From 6a7757482c30e6d1f61b57efb3a62d63ea6a288e Mon Sep 17 00:00:00 2001
From: Lee de Mora <ledm@pml.ac.uk>
Date: Tue, 9 Aug 2022 15:51:26 +0100
Subject: [PATCH 1/3] Improved interface for single job analyses

---
 bgcval2/analysis_compare.py    |   8 +-
 bgcval2/analysis_p2p.py        | 134 ++++++++++++++++++++++-----------
 bgcval2/bgcval2_make_report.py | 103 +++++++++++++------------
 setup.py                       |   4 +-
 4 files changed, 152 insertions(+), 97 deletions(-)
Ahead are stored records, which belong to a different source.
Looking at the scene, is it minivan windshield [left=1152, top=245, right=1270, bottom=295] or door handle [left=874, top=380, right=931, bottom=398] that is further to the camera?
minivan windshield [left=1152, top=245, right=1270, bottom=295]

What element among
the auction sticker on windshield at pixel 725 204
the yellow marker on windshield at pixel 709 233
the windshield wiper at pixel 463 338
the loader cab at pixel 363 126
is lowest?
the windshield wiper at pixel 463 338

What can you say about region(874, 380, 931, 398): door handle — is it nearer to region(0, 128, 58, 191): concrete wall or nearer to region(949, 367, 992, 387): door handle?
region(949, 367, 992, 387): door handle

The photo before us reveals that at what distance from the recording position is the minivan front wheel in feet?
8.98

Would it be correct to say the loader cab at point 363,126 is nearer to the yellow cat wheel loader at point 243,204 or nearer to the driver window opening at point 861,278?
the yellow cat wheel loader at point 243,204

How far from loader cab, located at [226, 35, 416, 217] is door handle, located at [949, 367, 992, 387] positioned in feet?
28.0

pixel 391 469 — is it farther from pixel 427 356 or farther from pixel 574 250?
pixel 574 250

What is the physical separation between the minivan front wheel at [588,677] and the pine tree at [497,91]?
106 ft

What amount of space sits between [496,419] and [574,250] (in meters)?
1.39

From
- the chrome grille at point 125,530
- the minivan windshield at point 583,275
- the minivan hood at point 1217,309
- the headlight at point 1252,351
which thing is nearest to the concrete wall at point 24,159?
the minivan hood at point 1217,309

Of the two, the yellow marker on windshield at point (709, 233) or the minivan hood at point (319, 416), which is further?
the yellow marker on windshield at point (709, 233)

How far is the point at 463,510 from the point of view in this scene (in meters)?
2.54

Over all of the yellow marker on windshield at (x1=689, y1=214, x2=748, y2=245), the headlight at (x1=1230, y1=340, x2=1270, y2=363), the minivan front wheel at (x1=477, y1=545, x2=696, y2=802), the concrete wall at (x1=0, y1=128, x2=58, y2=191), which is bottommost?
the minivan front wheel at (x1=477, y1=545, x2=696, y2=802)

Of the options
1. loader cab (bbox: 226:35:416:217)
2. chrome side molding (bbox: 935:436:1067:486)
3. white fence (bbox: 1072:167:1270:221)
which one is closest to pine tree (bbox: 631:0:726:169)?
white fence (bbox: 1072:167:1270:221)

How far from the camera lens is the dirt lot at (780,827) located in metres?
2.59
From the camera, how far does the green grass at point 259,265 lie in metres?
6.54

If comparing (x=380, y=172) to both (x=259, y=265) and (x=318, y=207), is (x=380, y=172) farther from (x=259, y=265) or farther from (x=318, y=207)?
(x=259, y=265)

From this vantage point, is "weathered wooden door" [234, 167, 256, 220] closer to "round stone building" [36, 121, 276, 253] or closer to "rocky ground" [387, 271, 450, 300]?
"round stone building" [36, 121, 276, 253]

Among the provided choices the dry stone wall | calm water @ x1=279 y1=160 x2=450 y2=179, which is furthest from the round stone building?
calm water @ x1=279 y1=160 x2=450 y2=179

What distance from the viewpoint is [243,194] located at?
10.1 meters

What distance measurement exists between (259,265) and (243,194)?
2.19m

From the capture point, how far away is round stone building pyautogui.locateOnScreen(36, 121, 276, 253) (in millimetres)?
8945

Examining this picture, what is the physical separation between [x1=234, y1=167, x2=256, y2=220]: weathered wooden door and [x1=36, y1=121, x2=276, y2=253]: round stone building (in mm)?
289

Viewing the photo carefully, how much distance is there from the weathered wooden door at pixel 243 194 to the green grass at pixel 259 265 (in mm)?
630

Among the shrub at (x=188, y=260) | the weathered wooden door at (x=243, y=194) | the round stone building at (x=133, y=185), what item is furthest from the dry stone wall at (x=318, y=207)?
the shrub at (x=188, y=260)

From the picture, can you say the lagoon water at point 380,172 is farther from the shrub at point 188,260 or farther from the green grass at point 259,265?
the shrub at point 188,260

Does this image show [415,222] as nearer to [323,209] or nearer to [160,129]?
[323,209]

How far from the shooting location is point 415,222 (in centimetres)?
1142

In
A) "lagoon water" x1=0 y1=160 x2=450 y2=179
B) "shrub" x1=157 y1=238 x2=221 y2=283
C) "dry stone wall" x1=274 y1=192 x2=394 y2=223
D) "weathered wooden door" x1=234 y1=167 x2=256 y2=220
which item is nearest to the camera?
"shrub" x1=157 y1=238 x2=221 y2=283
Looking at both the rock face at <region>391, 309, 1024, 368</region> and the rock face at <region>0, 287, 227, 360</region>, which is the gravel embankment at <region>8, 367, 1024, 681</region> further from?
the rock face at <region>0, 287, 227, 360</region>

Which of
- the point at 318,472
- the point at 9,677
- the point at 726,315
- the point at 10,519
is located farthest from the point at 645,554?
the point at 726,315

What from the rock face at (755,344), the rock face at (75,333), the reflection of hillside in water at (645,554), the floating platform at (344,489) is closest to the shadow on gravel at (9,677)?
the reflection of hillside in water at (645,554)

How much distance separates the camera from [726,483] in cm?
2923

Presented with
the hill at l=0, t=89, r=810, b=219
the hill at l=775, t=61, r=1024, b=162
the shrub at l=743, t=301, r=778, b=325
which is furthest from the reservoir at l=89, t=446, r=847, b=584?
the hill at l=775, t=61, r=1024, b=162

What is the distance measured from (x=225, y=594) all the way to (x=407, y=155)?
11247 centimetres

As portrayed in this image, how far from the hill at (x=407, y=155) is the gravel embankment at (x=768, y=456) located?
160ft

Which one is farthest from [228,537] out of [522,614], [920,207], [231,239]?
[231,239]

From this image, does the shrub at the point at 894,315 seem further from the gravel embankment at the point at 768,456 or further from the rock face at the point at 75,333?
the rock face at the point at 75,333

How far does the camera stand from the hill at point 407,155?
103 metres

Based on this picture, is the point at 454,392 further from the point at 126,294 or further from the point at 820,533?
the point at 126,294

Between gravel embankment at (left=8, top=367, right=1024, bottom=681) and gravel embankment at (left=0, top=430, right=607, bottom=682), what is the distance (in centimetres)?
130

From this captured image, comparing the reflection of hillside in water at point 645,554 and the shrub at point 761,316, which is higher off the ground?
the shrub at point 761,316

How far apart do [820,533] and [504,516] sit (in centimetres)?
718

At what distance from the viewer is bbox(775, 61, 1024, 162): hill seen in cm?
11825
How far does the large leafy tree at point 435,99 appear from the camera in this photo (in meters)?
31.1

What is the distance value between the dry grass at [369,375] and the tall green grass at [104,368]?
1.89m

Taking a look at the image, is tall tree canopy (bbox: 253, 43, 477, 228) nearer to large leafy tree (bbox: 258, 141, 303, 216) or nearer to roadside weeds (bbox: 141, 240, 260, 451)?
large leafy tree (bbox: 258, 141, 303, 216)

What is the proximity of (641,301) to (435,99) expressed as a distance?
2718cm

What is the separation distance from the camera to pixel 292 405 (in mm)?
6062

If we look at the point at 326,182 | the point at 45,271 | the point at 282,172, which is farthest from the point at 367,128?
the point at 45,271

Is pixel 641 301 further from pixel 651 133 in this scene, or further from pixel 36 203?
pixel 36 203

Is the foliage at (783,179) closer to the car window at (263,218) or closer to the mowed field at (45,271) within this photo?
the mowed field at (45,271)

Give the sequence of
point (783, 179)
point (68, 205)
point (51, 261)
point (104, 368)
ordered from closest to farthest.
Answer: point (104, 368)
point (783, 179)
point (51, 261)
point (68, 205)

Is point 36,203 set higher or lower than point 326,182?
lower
diff --git a/bgcval2/analysis_compare.py b/bgcval2/analysis_compare.py
index c0f6f165..7cff92fd 100755
--- a/bgcval2/analysis_compare.py
+++ b/bgcval2/analysis_compare.py
@@ -4245,7 +4245,7 @@ def load_yml_and_run(compare_yml, config_user):
         print(jobID, 'suite:', suites[jobID])
 
     for jobID in jobs:
-        # even if you don't want to download, we run this 
+        # even if you don't want to download, we run this
         # as it clears up the path and ensures recently downloed data is
         # correctly symlinked.
         download_from_mass(jobID, doMoo=do_mass_download)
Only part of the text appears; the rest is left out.